Wayne County prosecutor Kym Worthy was appalled when she learned about the cache five years ago. "I think I was kinda stunned, and not too much stuns me," she told NBC News in 2012.
With the help of the Michigan Women's Foundation, Worthy raised millions in federal, state and private funds, and 10,000 of the kits have been tested so far. That has led to the discovery of 456 suspected serial rapists.
When Johnnie's kit was tested, 13 years after her attack, there was a match. Her attacker pleaded no contest to rape and is in prison.
Other large cities have also made progress in clearing their backlogs, but some police officials maintain testing 100 percent of the kits is unnecessary.
Phoenix, Arizona, has 1,782 untested kits, but unlike many of the cities with backlogs, it does have an official protocol for deciding how to process sex-crimes evidence.
Police spokesman Sgt. Trent Crump told NBC News that investigators have determined the kits that have not been tested already don't need to be.
"They have no evidentiary value left for us — meaning we already know who the suspect is," Crump said. "Or we have determined that no crime occurred in those cases."
More than 4,000 kits collected during the same period were processed.
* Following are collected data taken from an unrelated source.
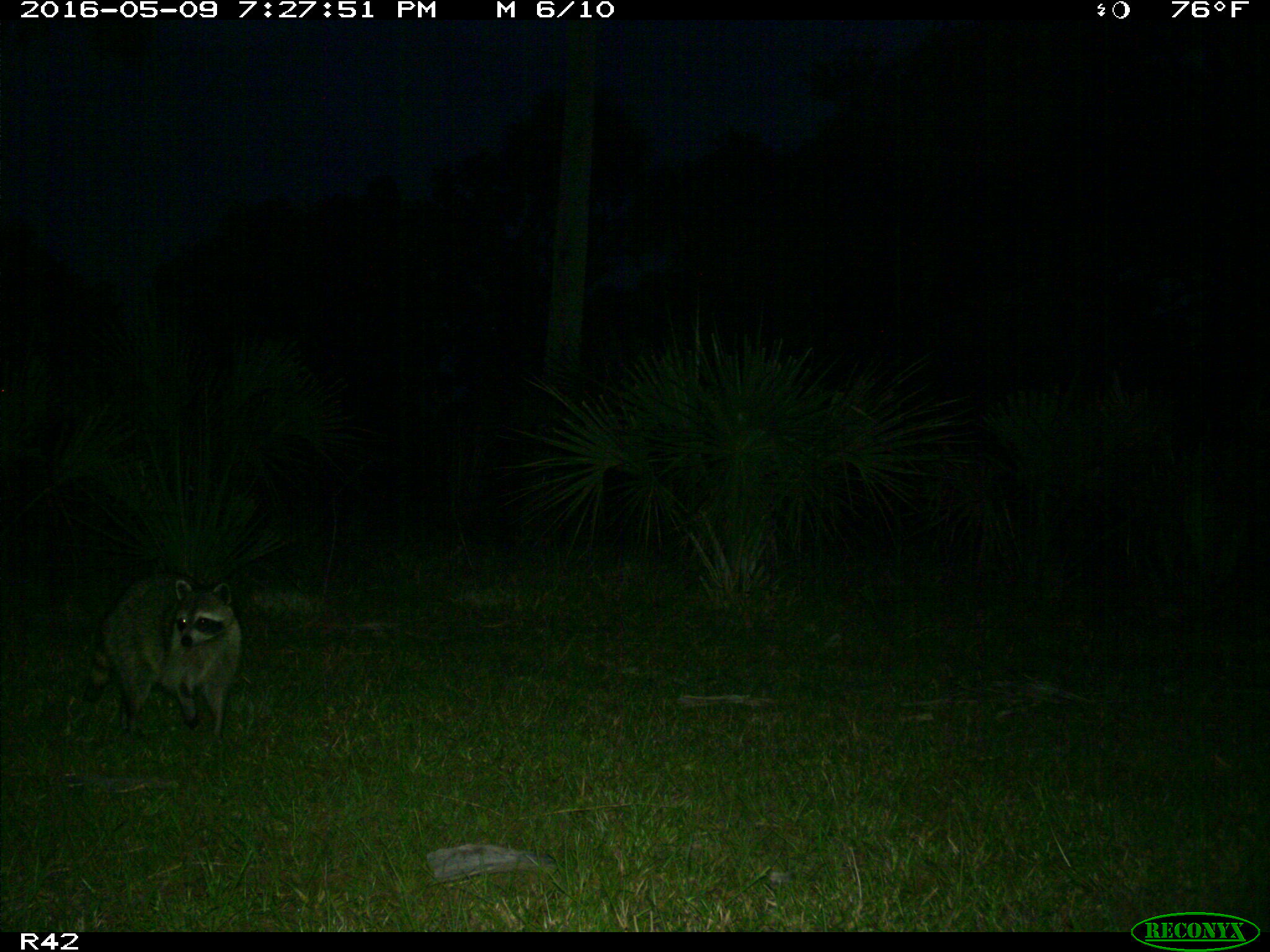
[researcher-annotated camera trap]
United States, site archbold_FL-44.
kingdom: Animalia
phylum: Chordata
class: Mammalia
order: Carnivora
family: Procyonidae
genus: Procyon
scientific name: Procyon lotor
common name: common raccoon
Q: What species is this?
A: Procyon lotor (common raccoon).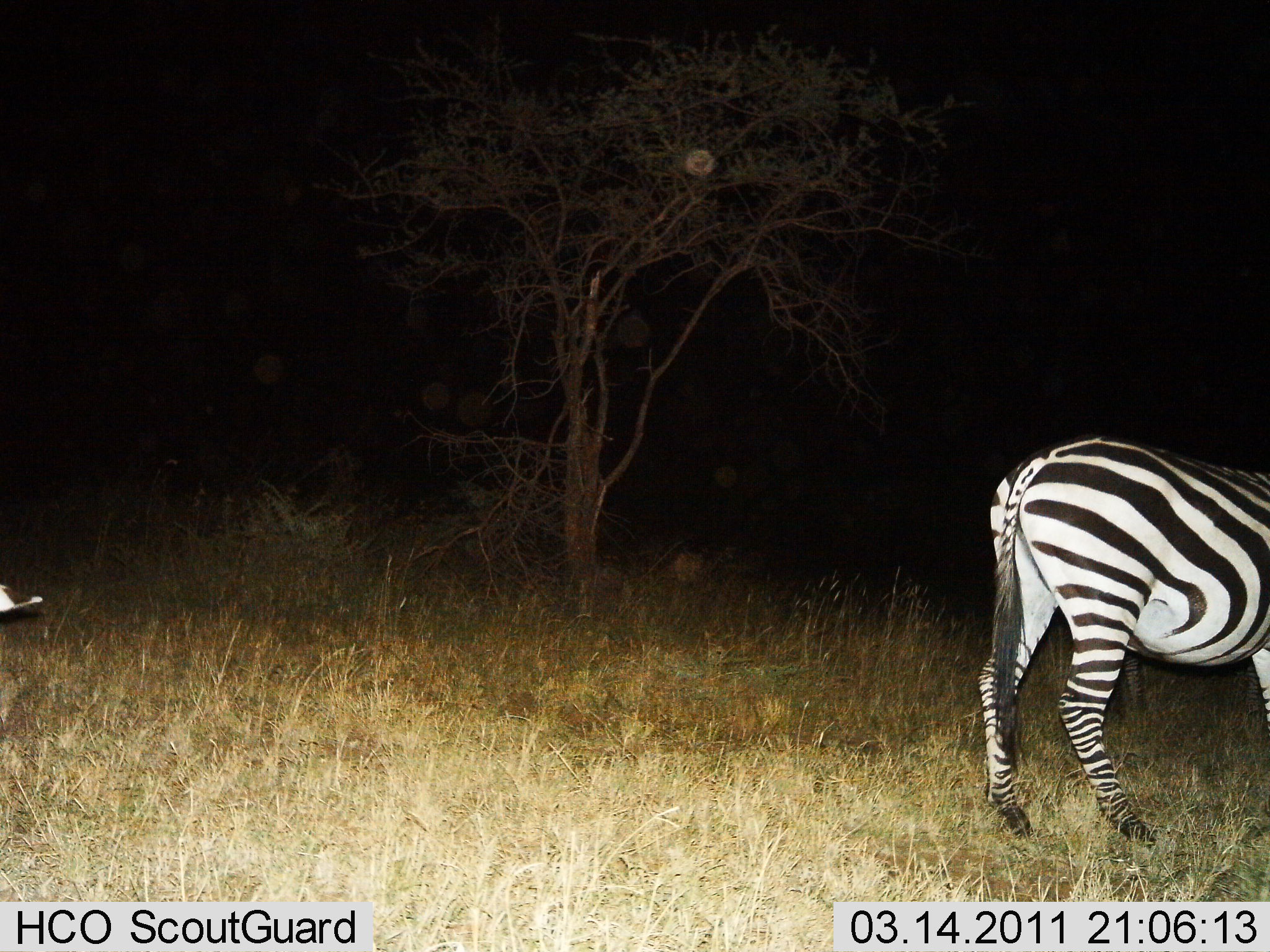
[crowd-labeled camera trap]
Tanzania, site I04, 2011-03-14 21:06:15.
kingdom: Animalia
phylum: Chordata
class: Mammalia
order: Perissodactyla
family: Equidae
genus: Equus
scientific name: Equus quagga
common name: plains zebra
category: zebra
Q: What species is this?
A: Zebra (plains zebra) (Equus quagga).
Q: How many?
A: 2.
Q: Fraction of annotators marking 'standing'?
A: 78%.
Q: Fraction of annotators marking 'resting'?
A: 0%.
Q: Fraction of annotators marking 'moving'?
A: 22%.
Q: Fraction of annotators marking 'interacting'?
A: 0%.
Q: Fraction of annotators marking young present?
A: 0%.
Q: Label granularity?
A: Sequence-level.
Doing the same with the other 1,782 would be a waste of police resources, Crump said.
"You're taking something that has no evidentiary value to you in a case and you're placing that in front of every other crime that is occurring in the City of Phoenix. So, you're taking that and you're placing that in front of a homicide. You're placing that in front of a child abuse," he said.
The Joyful Heart Foundation, a non-profit which was started by "Law and Order" actress Mariska Hargitay, says women who undergo an invasive examination deserve to have the evidence tested.
"We join experts in calling for the mandatory submission and testing of every rape kit booked into evidence and connected to a reported sexual assault," the group said in a statement.
Tests costs about $1,000 each to process, USA TODAY reported. The law passed by Congress in 2013 set up grants to help police pay for audits, but none of the money has been awarded and no protocols have been issued.
In fact, a Justice Department steering committee overseeing the matter met only once, more than a year ago, the report said.
USA TODAY investigative reporter Steve Reilly said he examined whether police agencies and states have laws and policies to guide decision-making about what to do with sex-crimes evidence.
"And we found in many cases there's just no written guidance, no policy, no law at the state level telling police what to do with this evidence," he said. "And as a result, you see widespread inconsistencies in how this evidence is handled."
Johnnie told NBC News that she was surprised to hear the scope of the problem, calling it a "slap in the face" to victims. She is hopeful change is on the horizon.
"I would just like to say to the other survivors out there that may be sitting where I was sitting once upon a time — waiting for that phone call or that letter to come to the mail — keep the faith. You know, don't give up hope.
"Because one day, you just might get that call. It may not be months later, a year later. It may be 13, like mine," she said. "But getting that closure, and seeing the person who did that to you will really make you feel good.
"You know, it'll make you feel like justice was finally served."